The Galveston County Audubon Group kicked off our 2019/2020 season with a migration celebration. Following Jim Stevenson’s presentation on the circum-Gulf migration, we ventured east on Saturday, 28 September to experience the Smith Point Hawkwatch Tower. “The Distinguished Dozen” loaded into one of Moody Garden’s new busses and headed off from the GINTC headquarters before daybreak. It’s always amazing how we can leave Galveston before 7am, arrive in Smith Point after 9 and still be within sight of where we left.

Photo by Jim Stevenson
Photo by Jim Stevenson

Pleasant weather and a stiff southeast breeze made for a REALLY slow morning at the observation tower.
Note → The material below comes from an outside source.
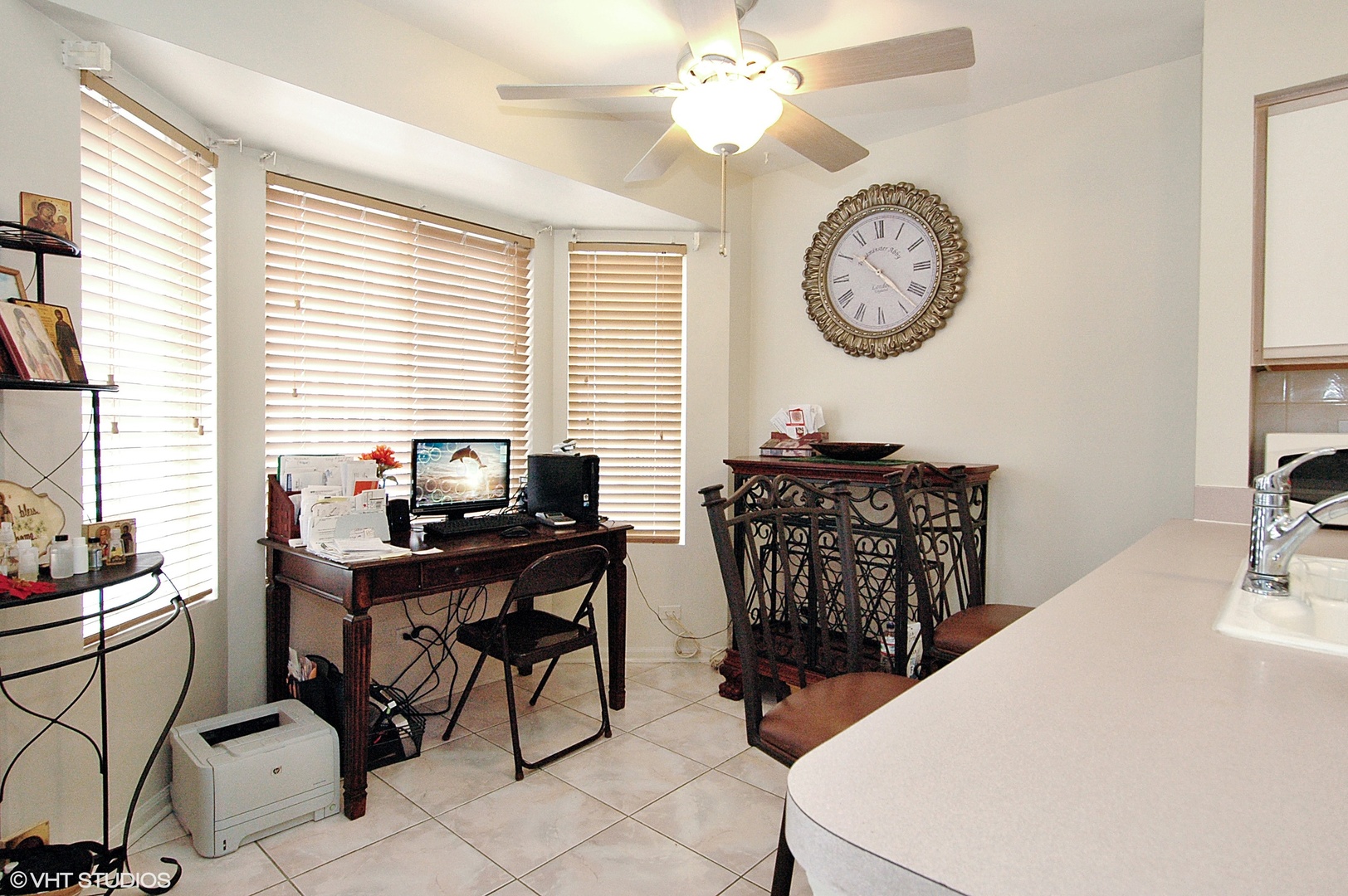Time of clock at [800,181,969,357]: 10:22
Although a trio of soaring Magnificent Frigatbirds greeted us, we spent just over an hour ticking off 2 species of accipiters and 2 species of falcons along with a smattering of swallows, Blue-Gray Gnatcatcher and Blue Jays. The Ruby-throated Hummingbird experience was spectacular as always, and we did manage to see a single kettle of perhaps 15 Mississippi Kites as we loaded into the bus to leave. Previous data collected by the staff and volunteers of the Gulf Coast Bird Observatory suggests that late September through October are excellent for viewing the hundreds of thousands of hawks, kites, falcons, eagles and other assorted migrating birds funneling over this tip of land on the east side of Galveston Bay. As with last year’s trip, the weather plays the biggest role in how successful an outing becomes. Having experienced leaders like Jim Stevenson and Alice Anne O’Donnell on field trips allows us to discuss things like avian behavior, essential habitat and food web interactions when the opportunity to see copious numbers of birds just isn’t there.
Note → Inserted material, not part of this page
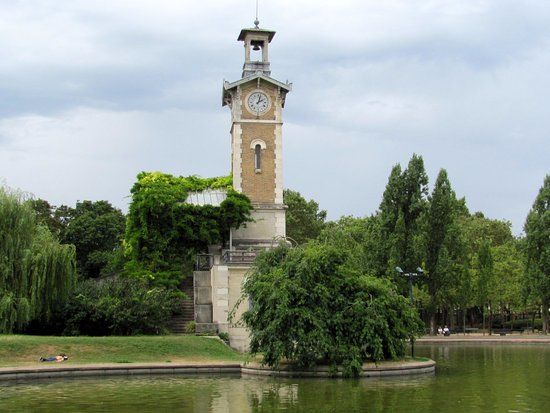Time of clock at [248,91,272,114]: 2:02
Next year we’re looking at leading this trip in early October to hedge our bets on providing the magical Smith Point experience we’ve seen in the past. Incidentally, you can keep up with the daily counts on the GCBO website, and their tally for the day we visited listed 150 total raptors of 11 species.
We surveyed the habitats along Hawkins Camp road before driving back to Anahuac National Wildlife Refuge. We saw some interesting species and behaviors and managed to pick off a couple Bald Eagles in about the same spot we got one on last year’s field trip. The drive around Shoveler Pond loop was pretty uneventful with lots of Common Gallinule, Black-bellied Whistling Duck, a few quick looks at Boat-tailed Grackles and a single American Alligator. We drove back towards Winnie to eat lunch at Tony’s BBQ and the evidence of TS Imelda’s rainfall was quite apparent. Tony’s was good, quick and relatively cheap and our group got in and out much quicker than some of our other field trip eateries.
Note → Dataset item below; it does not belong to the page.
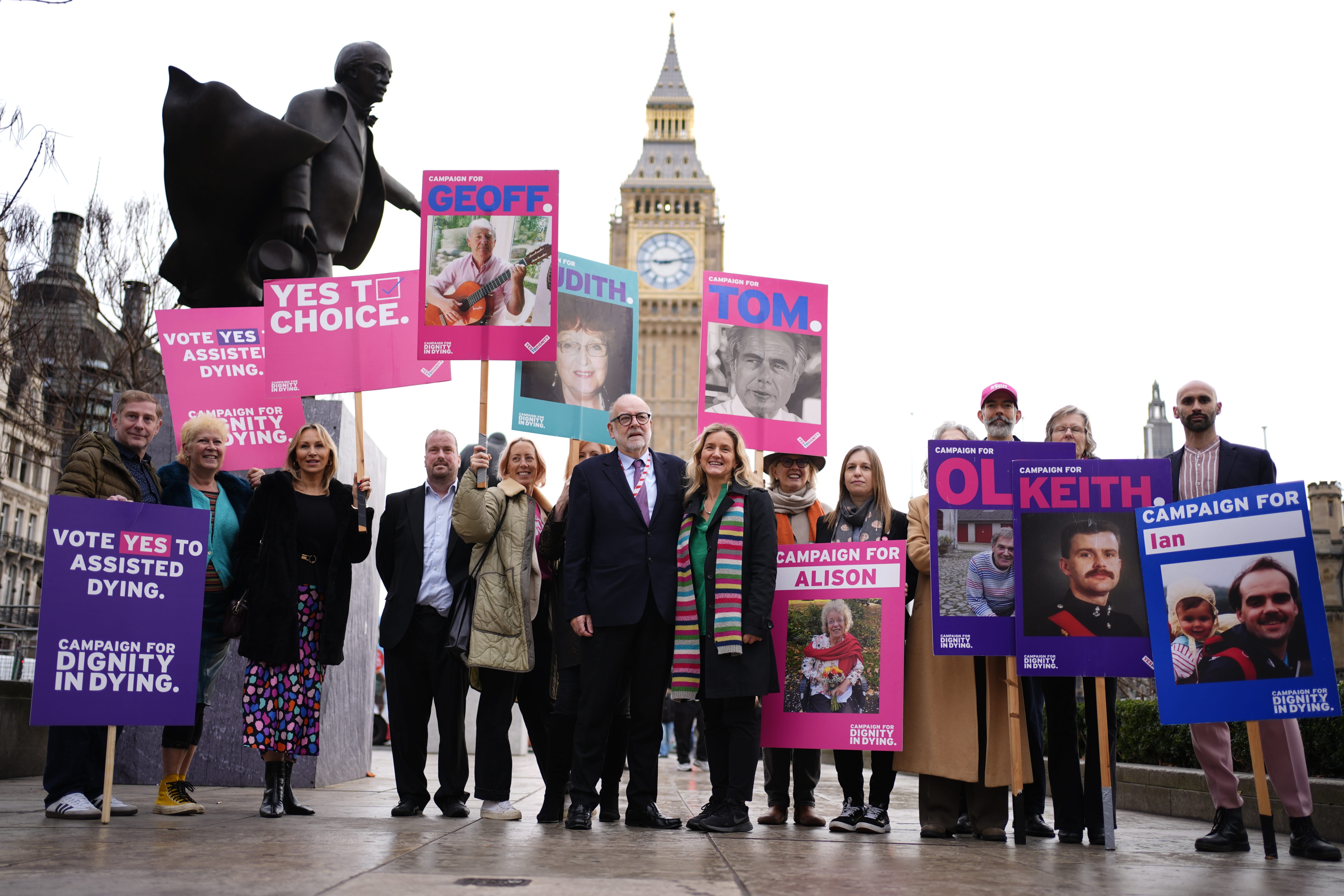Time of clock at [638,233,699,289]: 9:13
Our last stop at Rollover Pass may be historic if for no other reason than work began early this week to close the Pass. We studied the gulls, terns and wading birds easily along the bay-side access and headed back to Galveston with a fair trip list for the day.
By my list we encountered 62 species listed here in taxonomic order: Black-bellied Whistling Duck, Blue-winged Teal, Mottled Duck, Rock Pigeon, Eurasian Collared Dove, Mourning Dove, Ruby-throated Hummingbird, Killdeer, Ruddy Turnstone, Sanderling, Willet, Laughing Gull, Caspian Tern, Black Tern, Forster’s Tern, Royal Tern, Black Skimmer, Magnificent Frigatebird, Neotropic Cormorant, Brown Pelican, Great Blue Heron, Great Egret, Snowy Egret, Little Blue Heron, Tricolored Heron, Reddish Egret, Cattle Egret, Green Heron, Black-crowned Night-Heron, Yellow-crowned Night-Heron, White Ibis, White-faced Ibis, Black Vulture, Turkey Vulture, Osprey, White-tailed Kite, Mississippi Kite, Sharp-shinned Hawk, Cooper’s Hawk, Bald Eagle, Broad-winged Hawk, Swainson’s Hawk, Belted Kingfisher, American Kestrel, Merlin, Peregrine Falcon, Scissor-tailed Flycatcher, Loggerhead Shrike, Blue Jay, Northern Rough-winged Swallow, Tree Swallow, Barn Swallow, Blue-gray Gnatcatcher, European Starling, Northern Mockingbird, House Sparrow, Red-winged Blackbird, Boat-tailed Grackle, Great-tailed Grackle, Yellow Warbler.

I’m excited to get back into the birding season and look forward to the next few months’ presentations, field trips and activities.